Per sancire l'ufficialità di tale
evento era espressamente giunto pure il notaio Giovanni, funzionario
del vescovo. Queste le sue parole: «alle richieste del signor
Oprando del detto Ospizio scrissi questa
carta e la perpetuai e la ridussi in
forma pubblica». «Scrissi questa carta»: il documento ufficiale su
pergamena protagonista del nostro racconto che, giunto fino a noi, ci
racconta oggi con dovizia di particolari quanto accadde in quella
lontanissima domenica di ottocento anni or sono.

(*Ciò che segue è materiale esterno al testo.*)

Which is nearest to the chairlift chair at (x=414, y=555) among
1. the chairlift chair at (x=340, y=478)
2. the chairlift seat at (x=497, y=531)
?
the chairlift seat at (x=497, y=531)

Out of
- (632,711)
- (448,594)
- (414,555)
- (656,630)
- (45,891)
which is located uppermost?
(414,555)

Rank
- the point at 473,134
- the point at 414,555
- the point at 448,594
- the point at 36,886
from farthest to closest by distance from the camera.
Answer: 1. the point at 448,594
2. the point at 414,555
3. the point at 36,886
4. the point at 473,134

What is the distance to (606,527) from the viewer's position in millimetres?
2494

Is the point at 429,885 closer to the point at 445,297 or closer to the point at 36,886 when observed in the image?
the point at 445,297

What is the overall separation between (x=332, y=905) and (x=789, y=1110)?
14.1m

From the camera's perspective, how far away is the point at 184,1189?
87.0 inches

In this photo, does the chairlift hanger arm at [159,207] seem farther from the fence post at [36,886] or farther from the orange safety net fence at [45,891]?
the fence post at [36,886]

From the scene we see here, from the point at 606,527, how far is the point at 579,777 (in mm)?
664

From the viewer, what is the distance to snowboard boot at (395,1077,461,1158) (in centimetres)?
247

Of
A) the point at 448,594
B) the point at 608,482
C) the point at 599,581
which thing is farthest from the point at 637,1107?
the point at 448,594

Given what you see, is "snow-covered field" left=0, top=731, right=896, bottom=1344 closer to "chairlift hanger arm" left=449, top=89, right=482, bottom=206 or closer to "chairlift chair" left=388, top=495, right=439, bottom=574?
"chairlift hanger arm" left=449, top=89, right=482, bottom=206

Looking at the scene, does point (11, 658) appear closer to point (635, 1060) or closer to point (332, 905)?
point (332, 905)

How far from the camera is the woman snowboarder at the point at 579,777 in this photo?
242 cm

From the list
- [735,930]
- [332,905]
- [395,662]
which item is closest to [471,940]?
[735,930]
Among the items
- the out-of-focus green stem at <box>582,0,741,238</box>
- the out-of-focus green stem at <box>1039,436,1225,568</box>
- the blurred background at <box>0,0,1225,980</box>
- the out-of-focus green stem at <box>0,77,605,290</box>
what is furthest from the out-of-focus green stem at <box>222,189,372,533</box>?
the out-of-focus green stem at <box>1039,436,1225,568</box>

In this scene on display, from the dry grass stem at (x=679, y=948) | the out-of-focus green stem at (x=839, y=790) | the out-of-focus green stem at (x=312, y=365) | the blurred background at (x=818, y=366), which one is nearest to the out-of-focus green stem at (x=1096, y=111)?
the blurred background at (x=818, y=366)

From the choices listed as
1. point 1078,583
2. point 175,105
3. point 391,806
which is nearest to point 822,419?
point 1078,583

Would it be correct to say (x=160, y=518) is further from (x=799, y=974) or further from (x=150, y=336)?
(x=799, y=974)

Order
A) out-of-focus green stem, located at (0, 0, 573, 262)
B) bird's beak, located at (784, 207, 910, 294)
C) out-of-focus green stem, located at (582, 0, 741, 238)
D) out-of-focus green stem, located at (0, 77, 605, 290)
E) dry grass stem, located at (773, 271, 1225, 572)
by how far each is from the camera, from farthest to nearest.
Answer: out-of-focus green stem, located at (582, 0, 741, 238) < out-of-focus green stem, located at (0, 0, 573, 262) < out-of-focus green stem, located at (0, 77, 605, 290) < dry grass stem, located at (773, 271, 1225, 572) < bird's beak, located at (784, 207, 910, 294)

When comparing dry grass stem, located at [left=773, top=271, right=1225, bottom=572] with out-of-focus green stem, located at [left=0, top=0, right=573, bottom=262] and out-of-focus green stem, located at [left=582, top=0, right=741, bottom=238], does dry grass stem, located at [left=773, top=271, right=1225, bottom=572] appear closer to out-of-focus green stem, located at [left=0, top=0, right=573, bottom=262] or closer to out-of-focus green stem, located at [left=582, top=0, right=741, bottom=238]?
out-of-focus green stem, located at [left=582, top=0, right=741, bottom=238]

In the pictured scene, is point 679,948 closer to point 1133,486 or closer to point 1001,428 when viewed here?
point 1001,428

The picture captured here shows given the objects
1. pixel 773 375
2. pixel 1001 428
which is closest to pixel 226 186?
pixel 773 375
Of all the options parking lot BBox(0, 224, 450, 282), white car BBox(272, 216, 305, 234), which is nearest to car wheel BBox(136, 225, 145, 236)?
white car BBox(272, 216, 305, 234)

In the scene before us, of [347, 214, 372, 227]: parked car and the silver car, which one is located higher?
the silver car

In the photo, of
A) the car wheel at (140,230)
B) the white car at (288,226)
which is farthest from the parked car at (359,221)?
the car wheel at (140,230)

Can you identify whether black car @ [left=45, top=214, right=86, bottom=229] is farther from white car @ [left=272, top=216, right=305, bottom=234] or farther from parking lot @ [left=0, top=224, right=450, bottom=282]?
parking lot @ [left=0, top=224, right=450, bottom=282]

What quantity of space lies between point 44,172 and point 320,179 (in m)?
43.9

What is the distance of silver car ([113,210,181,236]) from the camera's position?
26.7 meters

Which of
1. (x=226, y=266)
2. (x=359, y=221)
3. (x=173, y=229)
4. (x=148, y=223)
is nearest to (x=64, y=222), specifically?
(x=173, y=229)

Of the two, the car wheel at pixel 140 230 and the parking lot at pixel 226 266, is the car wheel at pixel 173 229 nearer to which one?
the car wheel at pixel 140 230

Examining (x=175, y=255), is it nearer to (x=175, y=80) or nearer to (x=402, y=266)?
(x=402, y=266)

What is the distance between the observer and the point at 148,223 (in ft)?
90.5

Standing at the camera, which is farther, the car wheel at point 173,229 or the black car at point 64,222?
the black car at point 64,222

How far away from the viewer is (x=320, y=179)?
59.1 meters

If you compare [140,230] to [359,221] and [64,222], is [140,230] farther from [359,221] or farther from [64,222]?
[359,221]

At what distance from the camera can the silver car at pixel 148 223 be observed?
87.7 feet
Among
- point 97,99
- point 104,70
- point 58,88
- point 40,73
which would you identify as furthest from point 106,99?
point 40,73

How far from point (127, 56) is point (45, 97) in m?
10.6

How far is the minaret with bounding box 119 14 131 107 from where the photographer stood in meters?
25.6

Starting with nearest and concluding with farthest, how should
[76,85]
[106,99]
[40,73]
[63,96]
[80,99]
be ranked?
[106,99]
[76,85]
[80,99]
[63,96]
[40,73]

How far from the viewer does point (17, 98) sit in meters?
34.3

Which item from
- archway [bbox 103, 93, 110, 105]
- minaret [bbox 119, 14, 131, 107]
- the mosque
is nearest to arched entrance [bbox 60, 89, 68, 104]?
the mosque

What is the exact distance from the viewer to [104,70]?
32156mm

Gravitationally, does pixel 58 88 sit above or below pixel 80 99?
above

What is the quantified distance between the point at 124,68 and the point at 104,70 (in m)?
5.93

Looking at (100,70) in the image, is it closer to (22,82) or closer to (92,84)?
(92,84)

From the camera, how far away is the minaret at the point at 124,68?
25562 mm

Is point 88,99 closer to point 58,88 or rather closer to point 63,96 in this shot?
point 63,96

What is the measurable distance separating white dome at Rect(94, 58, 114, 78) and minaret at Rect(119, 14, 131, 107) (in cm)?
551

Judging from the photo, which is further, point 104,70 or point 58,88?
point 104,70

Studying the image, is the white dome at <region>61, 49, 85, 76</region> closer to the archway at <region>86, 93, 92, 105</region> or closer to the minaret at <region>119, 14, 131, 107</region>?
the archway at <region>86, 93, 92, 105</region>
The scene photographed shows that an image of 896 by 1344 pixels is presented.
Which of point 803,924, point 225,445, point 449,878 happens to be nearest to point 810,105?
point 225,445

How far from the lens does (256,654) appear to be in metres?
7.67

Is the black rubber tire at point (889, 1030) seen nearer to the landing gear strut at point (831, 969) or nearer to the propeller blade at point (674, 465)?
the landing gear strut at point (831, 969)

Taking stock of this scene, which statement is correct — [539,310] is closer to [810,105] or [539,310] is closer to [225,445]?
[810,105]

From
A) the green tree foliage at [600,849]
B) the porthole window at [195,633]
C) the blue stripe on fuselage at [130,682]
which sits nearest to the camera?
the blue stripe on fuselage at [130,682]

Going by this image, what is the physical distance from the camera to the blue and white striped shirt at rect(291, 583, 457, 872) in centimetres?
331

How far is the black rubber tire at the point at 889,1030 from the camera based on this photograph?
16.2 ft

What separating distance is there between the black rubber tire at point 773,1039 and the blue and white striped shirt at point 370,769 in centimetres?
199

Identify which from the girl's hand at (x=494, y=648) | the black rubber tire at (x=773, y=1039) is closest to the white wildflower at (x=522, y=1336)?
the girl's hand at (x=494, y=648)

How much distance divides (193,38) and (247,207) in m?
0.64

Nel corso degli anni si erano
accumulate quattro “lettere patenti” (privilegi di indulgenza),
scritte in momenti diversi e tutte molto importanti. In queste
quattro lettere altrettanti vescovi, insigni autorità ecclesiastiche
del tempo, si erano espressi con grande favore nei confronti del
piccolo e giovane rifugio in cima alla Rendena, arrivando a offrire
ai suoi futuri benefattori larghe indulgenze.
Le parole del notaio
Giovanni sono esaurienti: «Il signor Oprando converso dell'Ospizio
della gloriosissima Madre di Dio Maria di Campiglio, della località
di Ambeno, porse a me Giovanni sottoscritto notaio quattro lettere
sigillate con diversi sigilli (...) e mi pregò, per timore di Dio e
della beatissima sua Madre Maria di ridurle in forma pubblica».
Con
solennità Oprando consegnò al notaio Giovanni i manoscritti. I loro
sigilli spiccavano con evidenza, e conferivano ancor maggiore gravità
al momento.
Le firme in calce erano di grande prestigio: il primo
era stato scritto da Wolfkero, patriarca della sede di Aquileia in
carica dal 1204 al 1218; il secondo da Sjcardo, legato del papa e
vescovo di Cremona dal 1185 al 1215.
Gli ultimi due documenti erano
stati redatti dai due predecessori del vescovo di Trento Adelpreto,
in quel momento titolare della cattedra di san Vigilio: Corrado da
Beseno (principe vescovo di Trento tra il 1188 e il 1205) e Federico
Wanga.
Il notaio Giovanni procedette alla lettura di tutti e quattro
i privilegi di indulgenza, quindi passò a trascriverne il contenuto per
consentirne la pubblica affissione a Pinzolo.
Un gesto che, oggi, ci
permette di conoscere i dettagli della fondazione e dei primi anni di
vita dell'istituto di Campiglio.
In tutte le lettere troviamo brevi
e preziosissimi brani dedicati alla descrizione monastero; Wolfkero
definisce la conca di Campiglio «uno strettissimo monte, dove i
passanti venivano oppressi dai predoni con vari pericoli (...) le
(cui) facoltà proprie non sono sufficienti al sostentamento dei
poveri e dei deboli che ivi confluiscono in abbondanza».
Sjcardo
parla di un ospizio «poverissimo da poco edificato nel vescovado di
Trento ad onore di Dio e della beata Vergine Maria e ad utilità di
tutti i passanti di lì nella località di Campiglio, in cima di un
difficilissimo monte, dove i passanti venivano oppressi da vari
pericoli, nel quale vengono ricevuti i poveri e gli infermi e ai
ritornanti vengono dimostrati con cuore ilare, in molti modi ossequi
di umanità».
Tra tutte, le parole di Corrado da Beseno sono per
noi le più preziose; in esse infatti è riassunta la vicenda della
fondazione del monastero.
Corrado ci dice chi fu il fondatore,
Raimondo, e ci indica il periodo con la formula «intende edificare»:
durante il suo mandato quindi (1188-1205) l'erezione del monastero fu
quantomeno progettata, e realizzata nell'ipotesi più estrema entro
il 1215, termine del mandato terreno del collega Sicardo, che
definisce l'ospizio «poverissimo da poco edificato».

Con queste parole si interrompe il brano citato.